Sobre Christchurch, intolerância e discursos de ódio

Na última sexta-feira (15/03), acordamos com mais uma notícia trágica: na cidade de Christchurch, na Nova Zelândia, um homem armado entrou em duas mesquitas durante a reza semanal mais importante para a fé islâmica, assassinando cruelmente 50 pessoas e ferindo gravemente outras duas dezenas. Um dos principais suspeitos do crime, já detido pela polícia neozelandesa, chegou a publicar, antes dos ataques, um manifesto em que se declara abertamente “fascista” e prega o ódio a imigrantes, chamados por ele de “invasores”. Ironicamente, segundo a polícia local o próprio atirador não seria neozelandês, mas australiano. 

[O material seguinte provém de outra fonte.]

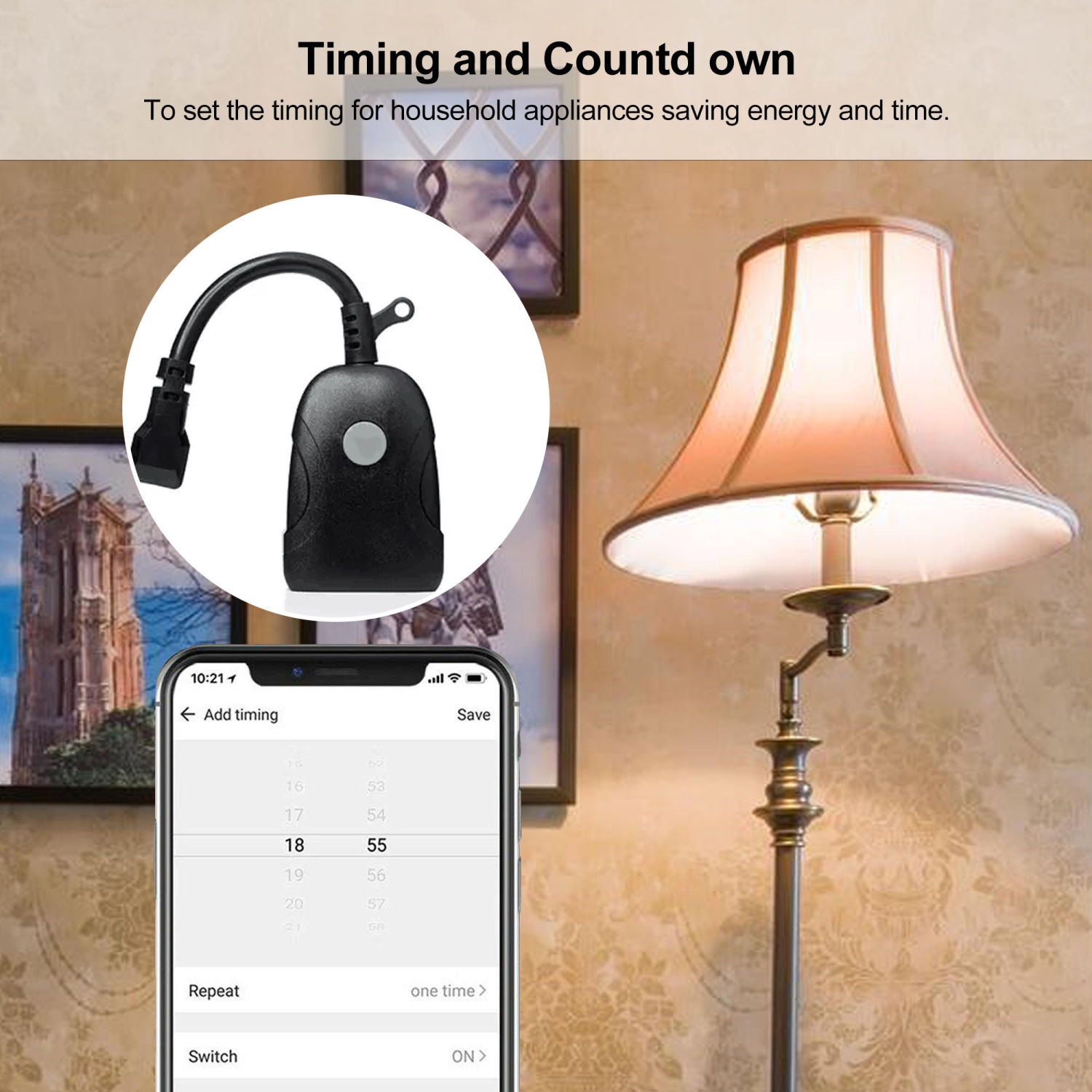 Prise intelligente Wi-Fi intérieure extérieure 2,4 GHz à 2 prises avec minuterie, compatible avec Alexa, Google Home - PrimeCables®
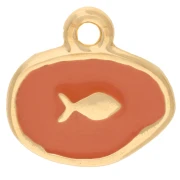 Irregular oval charm 13 mm - Fish motif - Gilded with fine gold - Salmon x1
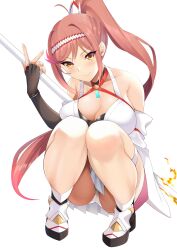 Rule 34 | 1girl, bare shoulders, breasts, chest jewel, cleavage, core crystal (xenoblade), criss-cross halter, daive, detached sleeves, fingerless gloves, full body, glimmer (xenoblade), gloves, halterneck, high ponytail, highres, japanese clothes, kimono, large breasts, long hair, looking at viewer, obi, panties, ponytail, red hair, sash, solo, squatting, swept bangs, underwear, upskirt, white kimono, wide sleeves, xenoblade chronicles (series), xenoblade chronicles 3, xenoblade chronicles 3: future redeemed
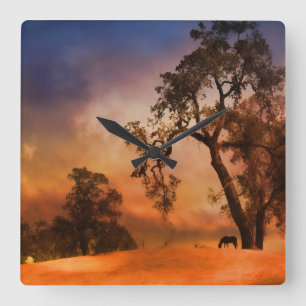 Horloge Carrée Country Clock With Horse And Sunset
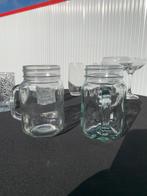 4x 15 Mason Jar Glazen in Korf!, Overige typen, Zo goed als nieuw, Ophalen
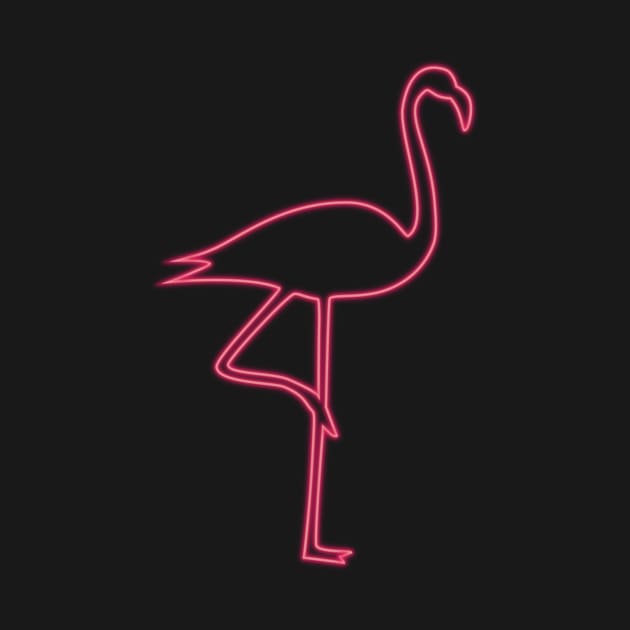 Neon pink flamingo by disturbingwonderland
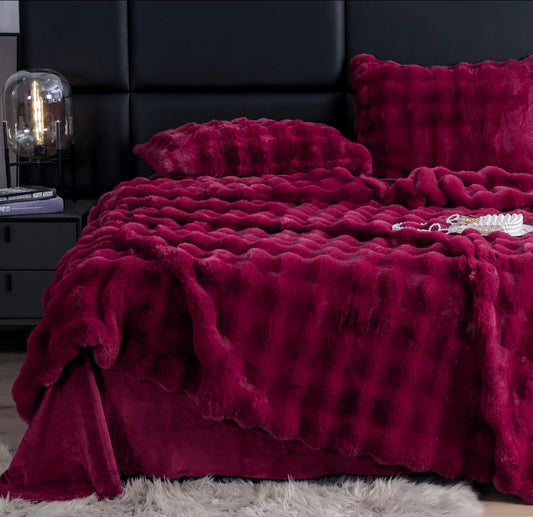 Lenjerie PREMIUM imitatie blana de iepure,6 piese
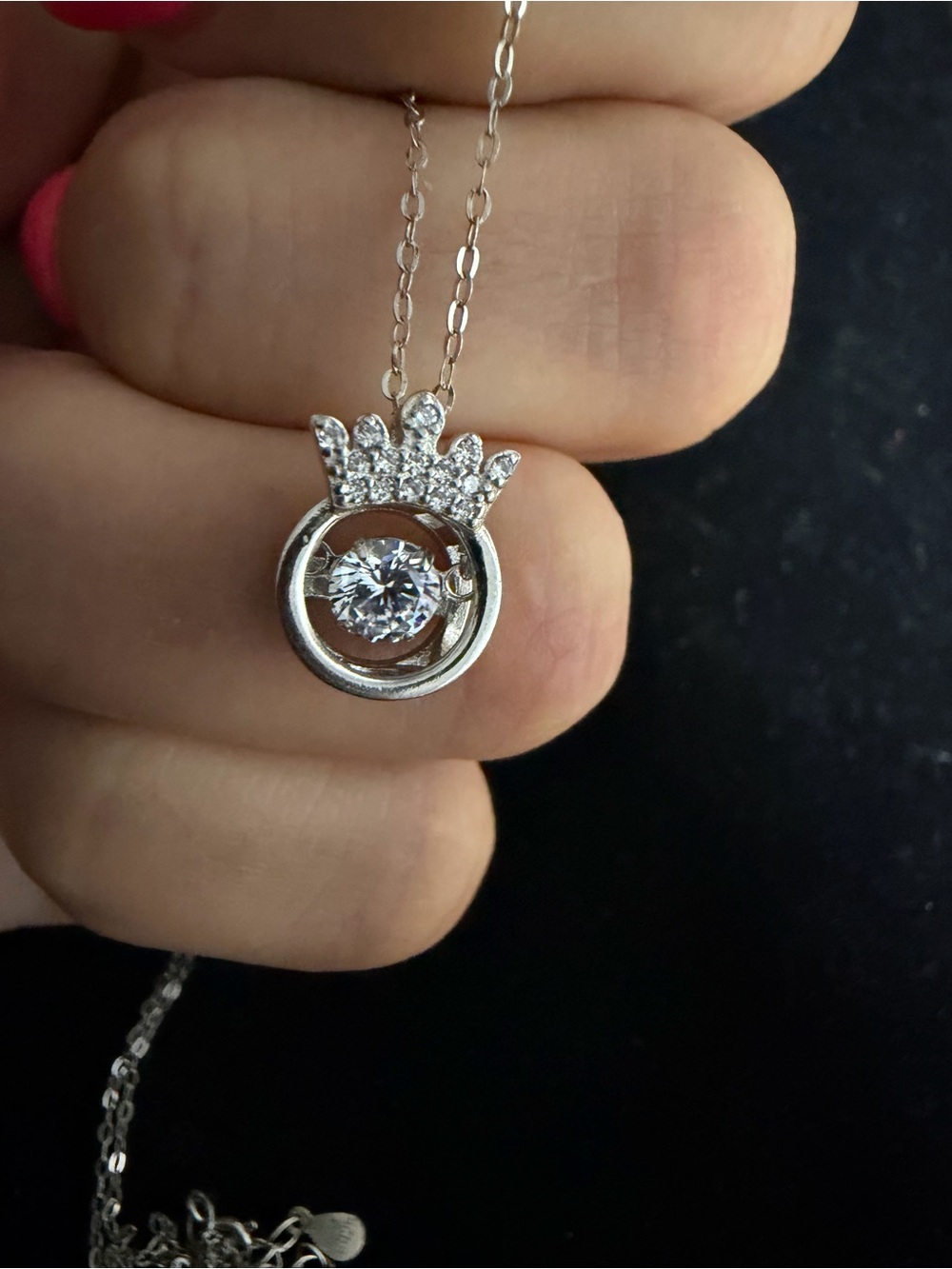 925 Sterling silver dainty floating pendant necklace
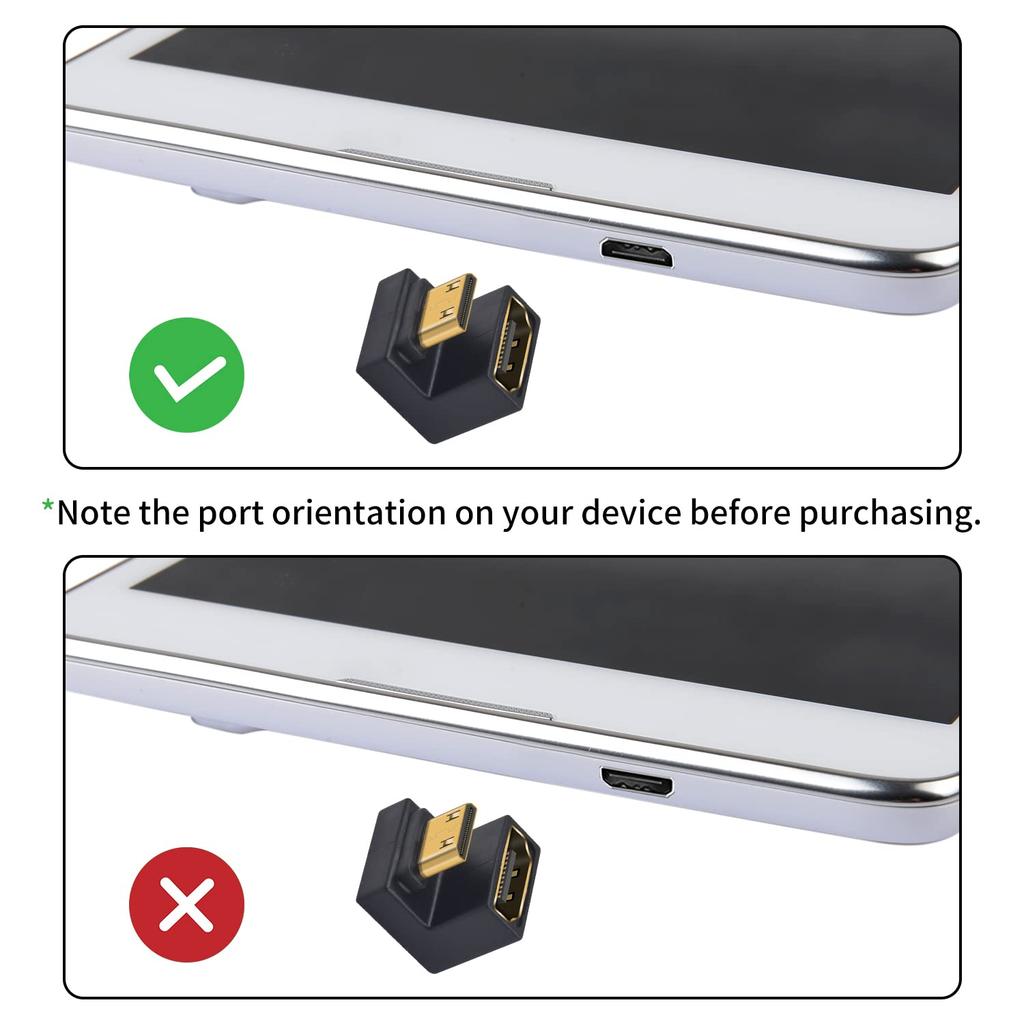 Duttek 8K Mini HDMI Male To HDMI Female 180 Degree 48Gbps with LED Light for 1 Pack U-Shaped Adapter, Adapter, Camera, Projector,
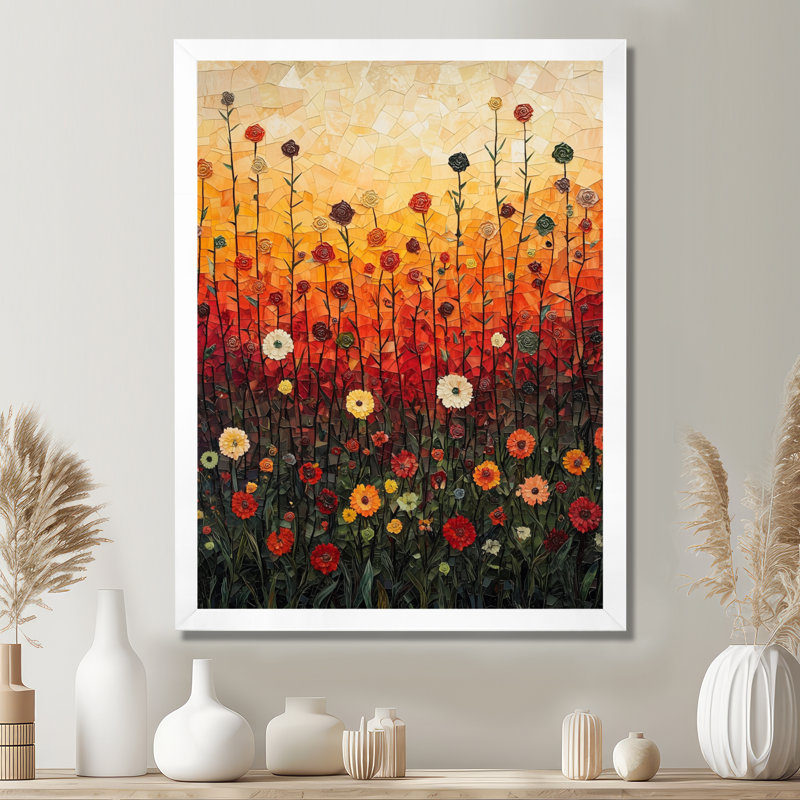 Bayley - art mural floral, H 20 po x l 12 po, Reproduction encadrée d'une seule photo, Blanc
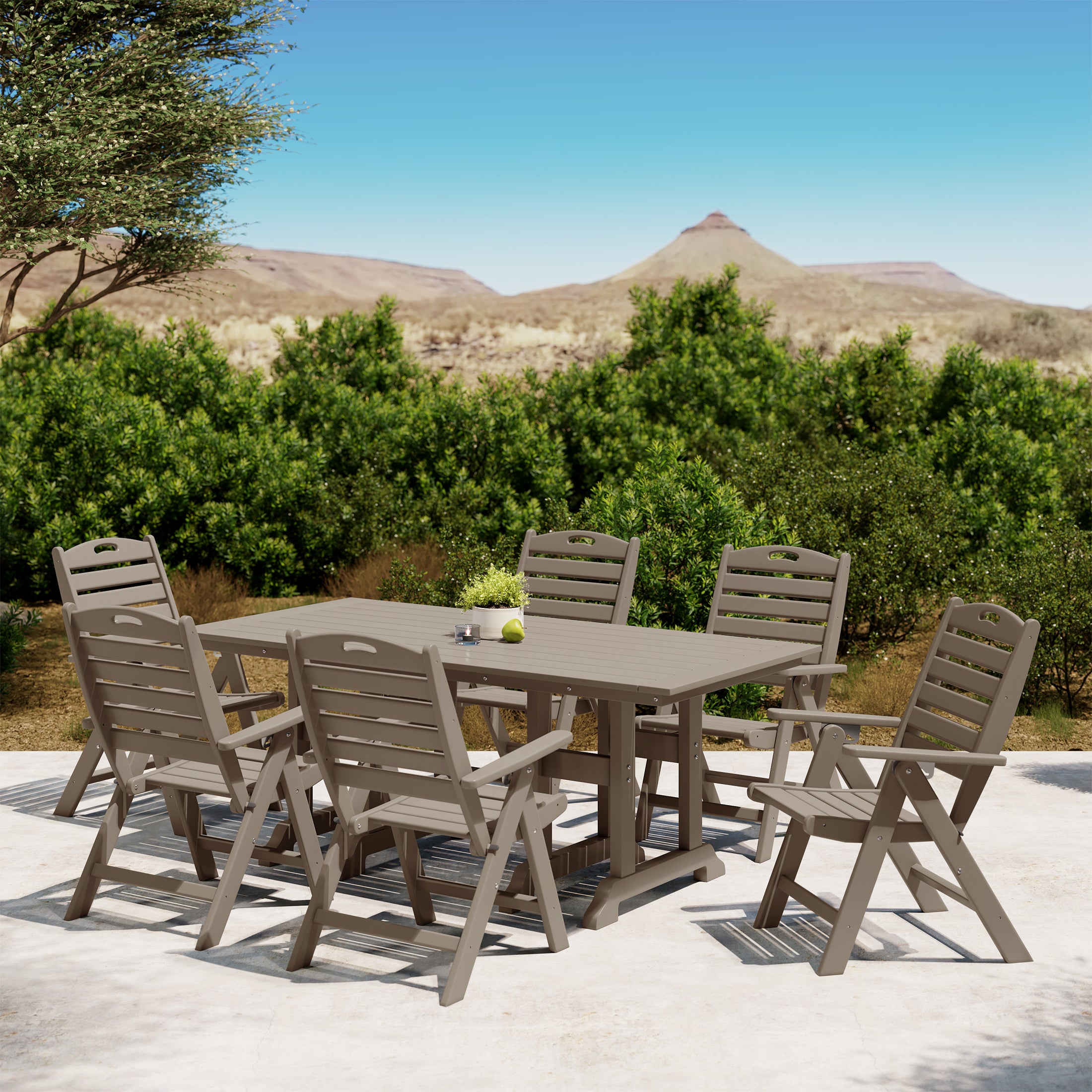 Paradise 7-Piece HDPE Rectangular Patio Dining Table Set with Foldable Chairs
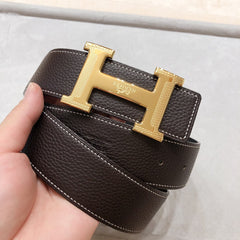 HM H D'ANCRE BELT BUCKLE & REVERSIBLE BLACK AND CHOCOLATE BROWN LEATHER STRAP 38 MM GOLD HARDWARE
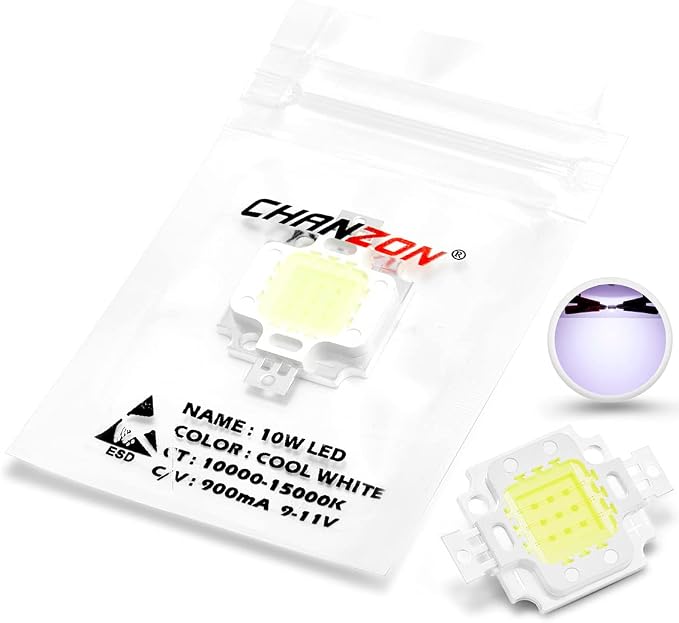 CHANZON High Power Led Chip 10W Cool White 10000K - 15000K | (900mA / DC 9V - 11V / 10 Watt) Super Bright Intensity SMD COB Light Emitter Components Diode Bulb Lamp Beads DIY Lighting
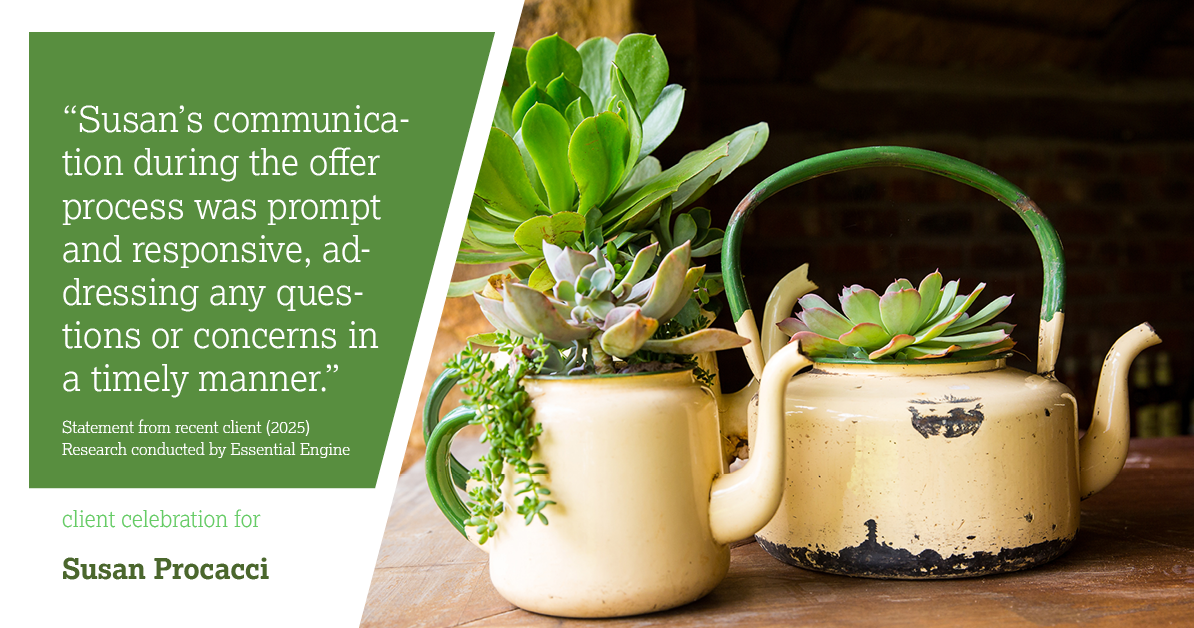 Testimonial for real estate agent Susan Procacci with Better Homes and Gardens Pristine in Naples, FL: "Susan's communication during the offer process was prompt and responsive, addressing any questions or concerns in a timely manner."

A intolerância à diferença parece estar aumentando em nossos dias, e minorias têm batalhado mais duramente para garantir sua plena cidadania. Em diversos países, a figura do imigrante, frequentemente de origem muçulmana, tem sido alvo de grupos extremistas e até mesmo de cidadãos moderados, que culpam a imigração por problemas que vão desde uma suposta decadência moral até o desemprego. No Brasil, não temos hoje levas imigratórias tão expressivas, mas a aversão ao diferente não precisa do estrangeiro para se manifestar por aqui, inclusive de forma violenta. Entre brasileiros, vemos há séculos medo e ódio sendo fomentados contra quem difere nós pela cor da pele, gênero, orientação sexual, local de moradia, e até mesmo por opinião política.

Recentemente, temos visto a proliferação e naturalização de discursos de ódio no Brasil e no mundo. Preconceitos antes velados acabaram desempenhando um papel importante na ascensão de políticos que fazem da intolerância sua plataforma eleitoral. Episódios como o massacre de Christchurch deixam claras as consequências nefastas desses discursos. O horror à diferença pode até se vender como vítima inocente, mas produz horrores bastante tangíveis.

Em todos os povos e culturas, o modo como se produz a identidade dos grupos sociais é pautado fortemente pelo encontro com o “outro”, com aqueles que são diferentes daquilo que somos ou pretendemos ser. Ser brasileiro significa também não ser argentino; ser Flamengo significa, entre outras coisas, não ser Fluminense. Distinções como essas são até certo ponto inescapáveis, parte do que nos faz humanos, seres classificadores e reflexivos. Mas existe uma diferença grande entre a positivação da diversidade, como fazem, aliás, inúmeros movimentos de luta identitária, e a tentativa justamente de nivelar a pluralidade de forma agressiva.

O antigo provérbio latino “nada que é humano me é estranho” já foi usado para expressar uma compreensão quase condescendente de atos de crueldade como os que testemunhamos esta semana e, tristemente, tantas outras vezes na história da humanidade. Nestes tempos em que noções como direitos humanos parecem estar saindo de moda, devemos lembrar que também é demasiado humana nossa capacidade de sermos compassivos, acolhedores e tolerantes, valorizando nossas diferenças em vez de nos apoiarmos nelas para eliminar, simbólica ou fisicamente, o “outro”.